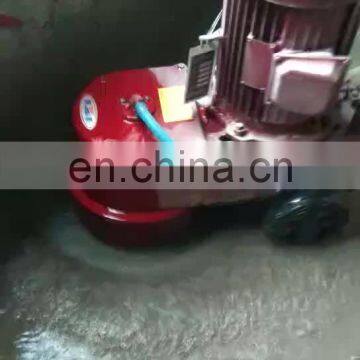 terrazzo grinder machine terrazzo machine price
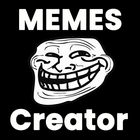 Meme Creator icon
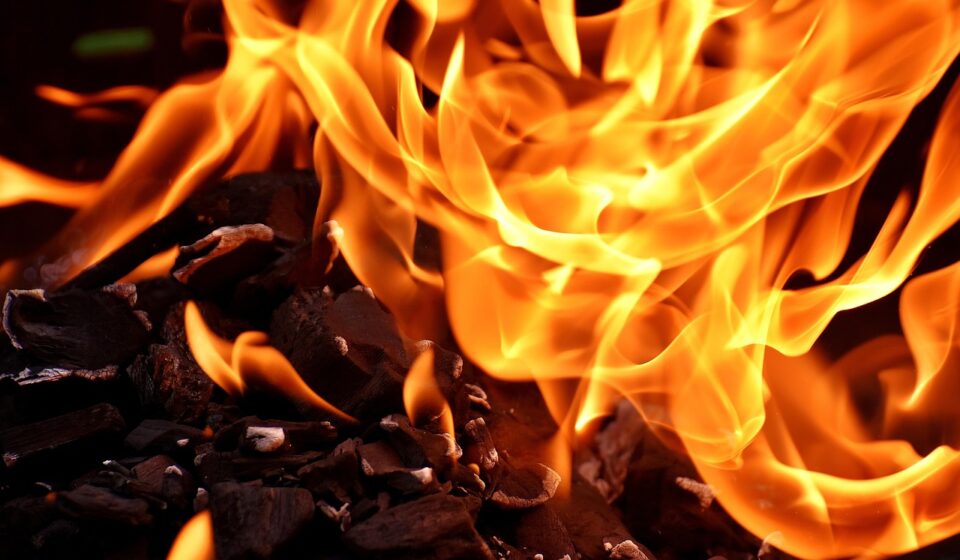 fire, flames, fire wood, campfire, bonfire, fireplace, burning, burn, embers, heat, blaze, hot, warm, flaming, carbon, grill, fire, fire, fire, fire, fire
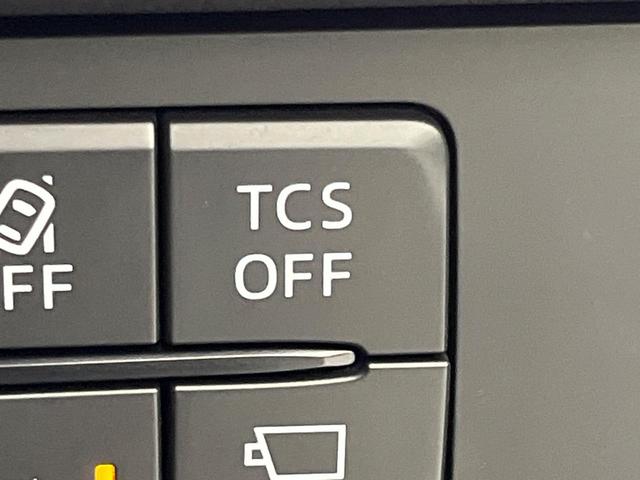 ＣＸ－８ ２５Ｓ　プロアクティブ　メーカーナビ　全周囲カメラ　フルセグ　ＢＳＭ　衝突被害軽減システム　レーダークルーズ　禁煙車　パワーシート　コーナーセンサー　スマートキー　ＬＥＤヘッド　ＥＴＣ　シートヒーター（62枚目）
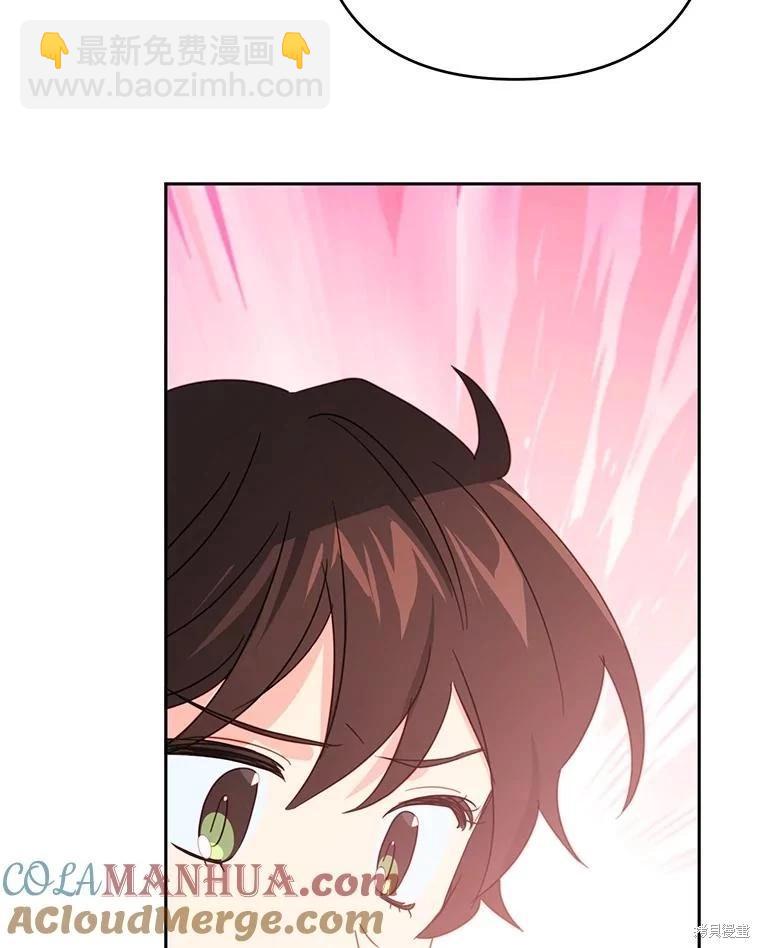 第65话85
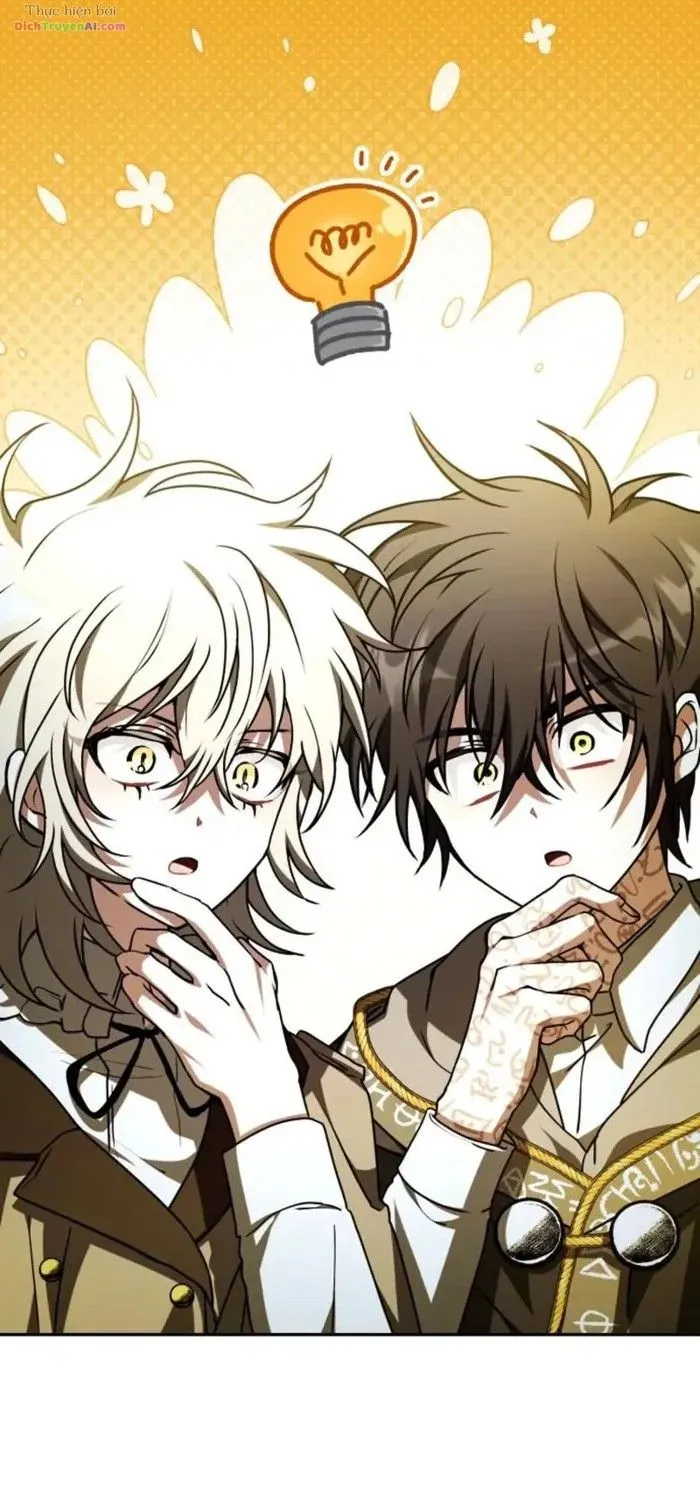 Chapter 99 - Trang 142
---
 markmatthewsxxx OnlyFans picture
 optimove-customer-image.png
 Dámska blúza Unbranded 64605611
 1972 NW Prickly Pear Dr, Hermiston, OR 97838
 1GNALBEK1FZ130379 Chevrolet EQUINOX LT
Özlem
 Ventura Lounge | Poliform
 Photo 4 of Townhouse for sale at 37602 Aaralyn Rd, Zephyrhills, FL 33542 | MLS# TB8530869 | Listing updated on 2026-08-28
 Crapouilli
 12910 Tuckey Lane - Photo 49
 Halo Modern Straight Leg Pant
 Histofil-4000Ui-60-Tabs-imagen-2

__DESCRIPTION OF THE TASK__: Return the records from the line with "terrazzo grinder machine" up to and including the line with "Chapter 99 - Trang 142", reproducing the text of each one verbatim and leaving the pictures out.

__WRITTEN RESPONSE__:
 terrazzo grinder machine terrazzo machine price
 Meme Creator icon
 fire, flames, fire wood, campfire, bonfire, fireplace, burning, burn, embers, heat, blaze, hot, warm, flaming, carbon, grill, fire, fire, fire, fire, fire
 ＣＸ－８ ２５Ｓ　プロアクティブ　メーカーナビ　全周囲カメラ　フルセグ　ＢＳＭ　衝突被害軽減システム　レーダークルーズ　禁煙車　パワーシート　コーナーセンサー　スマートキー　ＬＥＤヘッド　ＥＴＣ　シートヒーター（62枚目）
 第65话85
 Chapter 99 - Trang 142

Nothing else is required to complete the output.